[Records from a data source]
════════

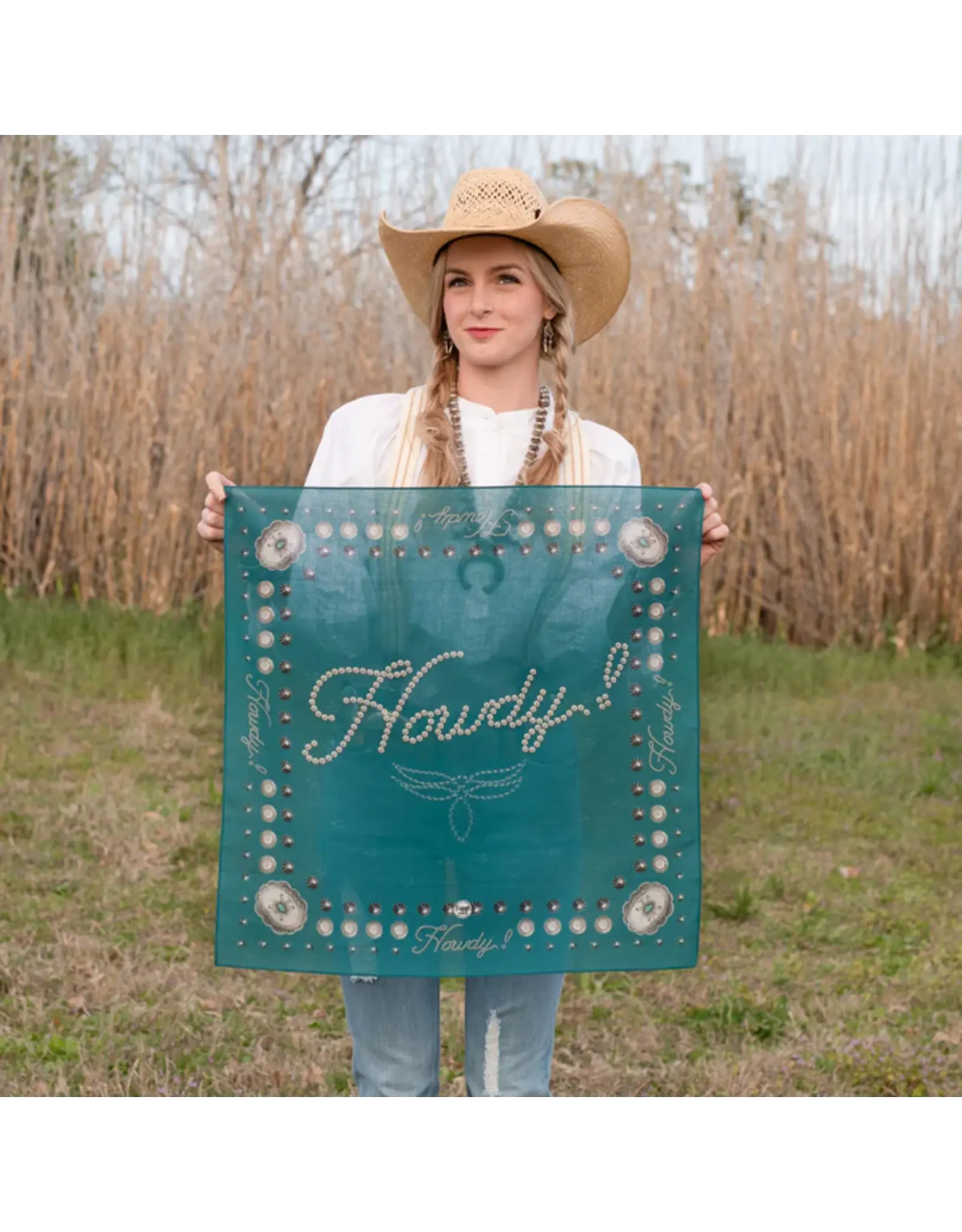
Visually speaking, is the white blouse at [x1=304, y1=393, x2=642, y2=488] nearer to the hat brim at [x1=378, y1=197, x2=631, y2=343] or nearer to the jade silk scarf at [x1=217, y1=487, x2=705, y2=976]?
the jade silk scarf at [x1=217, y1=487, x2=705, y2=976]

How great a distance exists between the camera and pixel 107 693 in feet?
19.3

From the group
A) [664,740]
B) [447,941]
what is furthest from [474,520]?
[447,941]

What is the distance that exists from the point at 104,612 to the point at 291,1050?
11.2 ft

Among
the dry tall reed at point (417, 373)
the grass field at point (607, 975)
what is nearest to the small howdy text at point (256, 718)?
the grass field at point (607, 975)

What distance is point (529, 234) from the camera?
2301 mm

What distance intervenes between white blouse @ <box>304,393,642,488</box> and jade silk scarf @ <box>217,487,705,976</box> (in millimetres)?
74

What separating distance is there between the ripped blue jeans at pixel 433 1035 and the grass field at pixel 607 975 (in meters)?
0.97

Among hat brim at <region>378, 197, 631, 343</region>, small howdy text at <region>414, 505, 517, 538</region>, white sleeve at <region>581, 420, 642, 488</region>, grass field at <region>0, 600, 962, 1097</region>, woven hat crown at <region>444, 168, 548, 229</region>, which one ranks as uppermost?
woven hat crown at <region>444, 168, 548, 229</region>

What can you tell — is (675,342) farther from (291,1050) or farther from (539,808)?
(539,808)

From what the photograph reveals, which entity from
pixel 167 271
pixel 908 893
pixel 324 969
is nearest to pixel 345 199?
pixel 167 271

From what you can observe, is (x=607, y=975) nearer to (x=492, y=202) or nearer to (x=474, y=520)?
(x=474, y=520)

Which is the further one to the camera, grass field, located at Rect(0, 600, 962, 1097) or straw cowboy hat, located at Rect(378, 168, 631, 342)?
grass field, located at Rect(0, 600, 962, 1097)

════════

EXERCISE DIRECTIONS:
Images in the records should not be copied. Repeat all the rest exactly.

TASK OUTPUT:
Visually speaking, is the white blouse at [x1=304, y1=393, x2=642, y2=488] nearer to the hat brim at [x1=378, y1=197, x2=631, y2=343] or nearer to the jade silk scarf at [x1=217, y1=487, x2=705, y2=976]?
the jade silk scarf at [x1=217, y1=487, x2=705, y2=976]

How great a distance exists between the camera and pixel 107 693 in feet?
19.3

From the group
A) [664,740]
B) [447,941]
what is furthest from [474,520]?
[447,941]

What is the distance that exists from the point at 104,612 to the point at 291,1050?
11.2 ft

Among
the dry tall reed at point (417, 373)
the grass field at point (607, 975)
what is nearest to the small howdy text at point (256, 718)?
the grass field at point (607, 975)

What distance is point (529, 234) from the camera?
2301 mm

What distance intervenes between white blouse @ <box>304,393,642,488</box> and jade silk scarf @ <box>217,487,705,976</box> (in millimetres)?
74

What separating distance is there between the ripped blue jeans at pixel 433 1035 and the grass field at pixel 607 975 (in meters)?
0.97

Among hat brim at <region>378, 197, 631, 343</region>, small howdy text at <region>414, 505, 517, 538</region>, white sleeve at <region>581, 420, 642, 488</region>, grass field at <region>0, 600, 962, 1097</region>, woven hat crown at <region>444, 168, 548, 229</region>, which one ranks as uppermost?
woven hat crown at <region>444, 168, 548, 229</region>

What can you tell — is (675,342) farther from (291,1050) or farther from (539,808)?
(539,808)

From what the photograph reveals, which entity from
pixel 167 271
pixel 908 893
pixel 324 969
is nearest to pixel 345 199?
pixel 167 271

From what you can observe, is (x=607, y=975) nearer to (x=492, y=202) or nearer to (x=474, y=520)?
(x=474, y=520)

Which is the further one to the camera, grass field, located at Rect(0, 600, 962, 1097) or straw cowboy hat, located at Rect(378, 168, 631, 342)?
grass field, located at Rect(0, 600, 962, 1097)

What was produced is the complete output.